O procurador-geral do Estado de Mato Grosso, Francisco Lopes, reafirmou a legalidade do acordo que resultou no pagamento de R$ 308 milhões à empresa Oi S.A. e destacou a economia gerada aos cofres públicos com a conciliação. Ele prestou esclarecimentos nesta quarta-feira (4), durante oitiva na Assembleia Legislativa.
“Temos total confiança no trabalho realizado pelos procuradores no acordo. A procuradoria pagou legitimamente para quem tinha a detenção do crédito”, afirmou.
Segundo Lopes, a dívida original que o Estado teria de pagar à empresa estava próxima de R$ 598 milhões. Com a negociação realizada em mesa de conciliação, o valor foi reduzido para R$ 308 milhões, o que representa uma economia de quase R$ 300 milhões para o erário.
O procurador-geral explicou ainda que todo o procedimento teve validação do Tribunal de Justiça de Mato Grosso (TJMT).
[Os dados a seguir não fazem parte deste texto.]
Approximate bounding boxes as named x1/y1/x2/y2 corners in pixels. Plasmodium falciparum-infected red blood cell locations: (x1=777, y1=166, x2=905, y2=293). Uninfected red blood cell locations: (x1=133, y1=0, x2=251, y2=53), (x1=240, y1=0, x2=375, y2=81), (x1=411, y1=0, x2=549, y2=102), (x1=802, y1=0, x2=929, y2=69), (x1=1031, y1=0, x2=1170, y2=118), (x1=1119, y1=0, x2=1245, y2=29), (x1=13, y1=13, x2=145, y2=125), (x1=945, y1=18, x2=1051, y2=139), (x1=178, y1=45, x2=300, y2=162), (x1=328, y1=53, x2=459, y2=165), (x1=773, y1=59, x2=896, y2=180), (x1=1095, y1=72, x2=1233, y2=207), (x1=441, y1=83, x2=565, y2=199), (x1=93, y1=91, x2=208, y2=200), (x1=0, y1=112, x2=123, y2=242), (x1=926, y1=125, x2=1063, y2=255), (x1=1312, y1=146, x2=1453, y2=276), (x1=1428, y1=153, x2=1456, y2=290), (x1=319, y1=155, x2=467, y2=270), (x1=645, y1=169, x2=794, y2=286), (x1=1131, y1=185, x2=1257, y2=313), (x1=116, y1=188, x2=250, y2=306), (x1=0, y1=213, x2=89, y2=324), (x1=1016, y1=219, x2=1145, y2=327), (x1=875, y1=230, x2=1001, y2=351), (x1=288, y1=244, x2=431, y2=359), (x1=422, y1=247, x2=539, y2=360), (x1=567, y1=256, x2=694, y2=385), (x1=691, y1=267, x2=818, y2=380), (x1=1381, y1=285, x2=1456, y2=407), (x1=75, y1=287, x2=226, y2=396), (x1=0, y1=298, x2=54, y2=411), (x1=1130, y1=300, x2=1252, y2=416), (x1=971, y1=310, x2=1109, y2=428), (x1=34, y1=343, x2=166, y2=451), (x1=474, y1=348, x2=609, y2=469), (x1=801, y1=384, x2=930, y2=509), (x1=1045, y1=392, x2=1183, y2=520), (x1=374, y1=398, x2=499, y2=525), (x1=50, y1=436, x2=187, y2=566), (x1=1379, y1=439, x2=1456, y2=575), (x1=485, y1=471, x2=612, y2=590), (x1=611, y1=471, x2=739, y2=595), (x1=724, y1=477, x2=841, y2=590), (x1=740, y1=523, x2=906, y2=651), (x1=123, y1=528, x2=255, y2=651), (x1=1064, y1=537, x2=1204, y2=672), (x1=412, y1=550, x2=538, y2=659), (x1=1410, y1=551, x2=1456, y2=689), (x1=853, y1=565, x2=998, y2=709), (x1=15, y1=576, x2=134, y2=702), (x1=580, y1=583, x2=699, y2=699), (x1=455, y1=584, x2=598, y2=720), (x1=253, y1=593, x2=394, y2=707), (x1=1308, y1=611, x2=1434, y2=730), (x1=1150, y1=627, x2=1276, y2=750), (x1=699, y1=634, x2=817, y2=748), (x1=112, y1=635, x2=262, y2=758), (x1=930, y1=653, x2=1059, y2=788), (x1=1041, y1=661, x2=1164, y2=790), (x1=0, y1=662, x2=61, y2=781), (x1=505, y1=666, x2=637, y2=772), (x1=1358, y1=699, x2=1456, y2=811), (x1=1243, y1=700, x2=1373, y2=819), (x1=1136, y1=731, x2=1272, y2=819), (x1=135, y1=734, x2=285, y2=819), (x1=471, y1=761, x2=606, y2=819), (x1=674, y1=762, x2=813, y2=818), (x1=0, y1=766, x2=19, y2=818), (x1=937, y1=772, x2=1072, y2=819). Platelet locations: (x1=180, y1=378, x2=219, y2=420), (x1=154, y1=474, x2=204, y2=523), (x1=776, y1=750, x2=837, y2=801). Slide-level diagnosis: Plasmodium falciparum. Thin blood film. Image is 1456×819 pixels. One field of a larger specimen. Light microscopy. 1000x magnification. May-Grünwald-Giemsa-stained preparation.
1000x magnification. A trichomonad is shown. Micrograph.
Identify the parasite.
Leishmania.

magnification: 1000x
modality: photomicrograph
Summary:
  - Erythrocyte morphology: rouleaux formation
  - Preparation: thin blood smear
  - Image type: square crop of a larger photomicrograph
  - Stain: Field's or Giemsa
De acordo com ele, a dívida surgiu após a cobrança de um imposto pelo Estado contra a Oi, posteriormente considerada indevida pelo Supremo Tribunal Federal (STF).
“A empresa depositou o valor judicialmente e, em uma gestão anterior, o Estado fez o saque desse recurso. Como a empresa obteve na Justiça o direito de receber de volta a quantia depositada, o Estado teve que devolver no mesmo processo em que ocorreu o levantamento, afastando o regime de precatório”, detalhou.
Ainda conforme Lopes, caso não houvesse o acordo, o Estado poderia sofrer bloqueios judiciais em valores ainda maiores. Isso porque a dívida continuaria sendo corrigida mensalmente, com acréscimos estimados em até R$ 9 milhões devido às atualizações financeiras e monetárias.